Preferably something visionary (in keeping with your guru status), terrifying (white knight to the rescue) and catchy (media coverage).
And head of Net security company Symantec, John Thompson did each with aplomb in a remarkable sermon in Las Vegas.
Entranced audience members were treated to a Cassandra-like prediction of what will happen to the Internet in the future. (Cassandra was condemned by Apollo to prophesy correctly but not be believed.)
“There may come a point where users look at technology as more of a liability,” he warned, “condemned to set up a home Wi-Fi network linking a number of PCs with a badly written manual and technology support, putting you on hold for eternity.”
Then there would be a fall in people that even connect to the Net, he glowered, dark mist curling satanically behind his ears. “And that’s not a good thing for the industry” (remember he was in America, best to make things clear).

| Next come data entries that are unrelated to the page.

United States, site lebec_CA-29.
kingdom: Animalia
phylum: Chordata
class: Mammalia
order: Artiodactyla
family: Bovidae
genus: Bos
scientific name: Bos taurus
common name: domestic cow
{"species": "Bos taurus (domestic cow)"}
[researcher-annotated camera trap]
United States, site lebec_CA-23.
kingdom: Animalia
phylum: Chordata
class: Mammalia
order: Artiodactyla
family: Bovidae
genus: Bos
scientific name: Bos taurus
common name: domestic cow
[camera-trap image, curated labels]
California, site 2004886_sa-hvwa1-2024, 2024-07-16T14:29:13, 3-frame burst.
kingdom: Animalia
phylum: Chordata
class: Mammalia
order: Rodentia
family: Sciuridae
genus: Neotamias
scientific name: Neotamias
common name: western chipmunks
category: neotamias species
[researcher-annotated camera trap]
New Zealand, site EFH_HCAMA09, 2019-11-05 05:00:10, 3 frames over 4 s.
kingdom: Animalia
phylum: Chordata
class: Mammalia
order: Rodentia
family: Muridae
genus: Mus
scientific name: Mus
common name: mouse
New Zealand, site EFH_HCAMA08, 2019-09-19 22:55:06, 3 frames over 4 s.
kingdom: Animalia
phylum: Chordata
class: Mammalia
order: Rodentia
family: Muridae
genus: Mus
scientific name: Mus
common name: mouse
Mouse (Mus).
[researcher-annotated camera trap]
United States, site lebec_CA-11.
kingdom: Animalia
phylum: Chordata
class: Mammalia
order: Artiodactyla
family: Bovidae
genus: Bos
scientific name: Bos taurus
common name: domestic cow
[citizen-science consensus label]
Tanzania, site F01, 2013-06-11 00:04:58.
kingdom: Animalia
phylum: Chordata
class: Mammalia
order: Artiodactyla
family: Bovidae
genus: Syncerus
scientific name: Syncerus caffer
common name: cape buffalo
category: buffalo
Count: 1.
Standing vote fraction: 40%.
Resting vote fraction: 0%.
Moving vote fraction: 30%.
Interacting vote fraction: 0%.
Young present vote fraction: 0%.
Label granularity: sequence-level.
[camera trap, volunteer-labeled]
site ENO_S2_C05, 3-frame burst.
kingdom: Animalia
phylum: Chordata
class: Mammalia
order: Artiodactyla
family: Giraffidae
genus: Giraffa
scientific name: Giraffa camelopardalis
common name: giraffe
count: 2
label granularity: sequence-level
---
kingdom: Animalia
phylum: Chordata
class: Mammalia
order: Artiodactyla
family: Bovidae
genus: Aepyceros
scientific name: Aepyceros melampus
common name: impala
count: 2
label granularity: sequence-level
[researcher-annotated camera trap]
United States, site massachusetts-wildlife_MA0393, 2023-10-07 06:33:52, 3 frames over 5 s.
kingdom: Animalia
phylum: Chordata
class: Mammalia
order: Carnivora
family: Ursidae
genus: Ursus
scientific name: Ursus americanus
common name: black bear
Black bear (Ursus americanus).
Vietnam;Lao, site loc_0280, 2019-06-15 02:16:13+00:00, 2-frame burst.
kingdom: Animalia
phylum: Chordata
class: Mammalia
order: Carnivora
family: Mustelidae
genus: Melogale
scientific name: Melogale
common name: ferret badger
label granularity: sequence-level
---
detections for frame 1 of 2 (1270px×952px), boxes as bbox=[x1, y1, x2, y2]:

But, surely Linux will save us? “NO!” Thompson boomed, the room’s walls bending outwards and vibrating, “if and when the Linux target set gets as rich as Microsoft’s, I believe you will find more vulnerabilities than you do today.” (The same viewpoint that Microsoft has been expounding recently of course).
Spam? Crack! A bolt of lightning shot through the ceiling and split the podium in two. There is no answer, roared the towering figure. It is not enforceable. We are doomed to spend the rest of our lives clicking delete on sex-enhancer e-mails.
But all of a sudden, the thunder subsided, the storm clouds broke and a dazzling ray of sunlight blinded those gathered at his feet. “Security needs to move beyond its niche focus,” Thompson uttered, a white dove hovering just above his shoulder. “We need more integrated security technologies.”
In the near future, the wise man counselled, we will see the beginnings of “Warhol” attacks — viruses and worms so virulent that they spread across the whole Internet in just 15 minutes.
But the only way this will happen, he explained, is if software, hardware and other technology companies work together to improve security and make this a better world for our children and our children’s children.